Ms Frahn says concerns have been raised about “dubious strategies” used by internet gambling to entice and retain players.
“Previous research has demonstrated that ‘free-play’ or ‘practice’ modes on some internet gaming sites provide unrealistically high returns to the players, who are encouraged with pop-up messages and emails to keep playing. However, those high returns are not continued when playing for actual money,” Ms Frahn says.
Ms Frahn’s study looked at the psychological effect of inflated returns and pop-up messages during practice modes on subsequent gambling behaviours, such as risk-taking and persistence.
Those who took part in the study were offered a free-play mode on a simulated internet gaming site (a video poker machine) followed by a ‘real-play’ mode in which they could gamble for real money.
“Two of the three groups – those who received a high return in free-play mode, and those who received this high return as well as pop-up encouragements – both bet significantly more credits per spin in the real-play mode than our control group.
“This suggests greater risk-taking and a belief that the high returns in practice mode would continue during the real gambling phase,” Ms Frahn says.
“It seems that the practice modes on internet gaming sites provide the illusion that ‘practice makes perfect’, but in fact, no amount of practice can make you better at chance games like poker machines – their sole purpose is to create profits, to take the players’ money.”
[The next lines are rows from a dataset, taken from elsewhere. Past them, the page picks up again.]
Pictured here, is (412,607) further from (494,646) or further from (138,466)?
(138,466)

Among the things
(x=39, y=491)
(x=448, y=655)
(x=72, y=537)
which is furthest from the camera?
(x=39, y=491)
Ms Frahn says internet gambling has rapidly expanded in recent years, from just 30 sites in 1994 to more than 2200 sites in 2009. “In general, research in this area has not kept up,” Ms Frahn says.
“This is a growing issue for our society and one that requires further attention, especially when you consider the issue of internet gambling addiction.
“While it’s always difficult to simulate the risk and excitement of a real-world gambling experience in a controlled setting, these results help us to better understand how people respond to an internet gambling situation,” she says.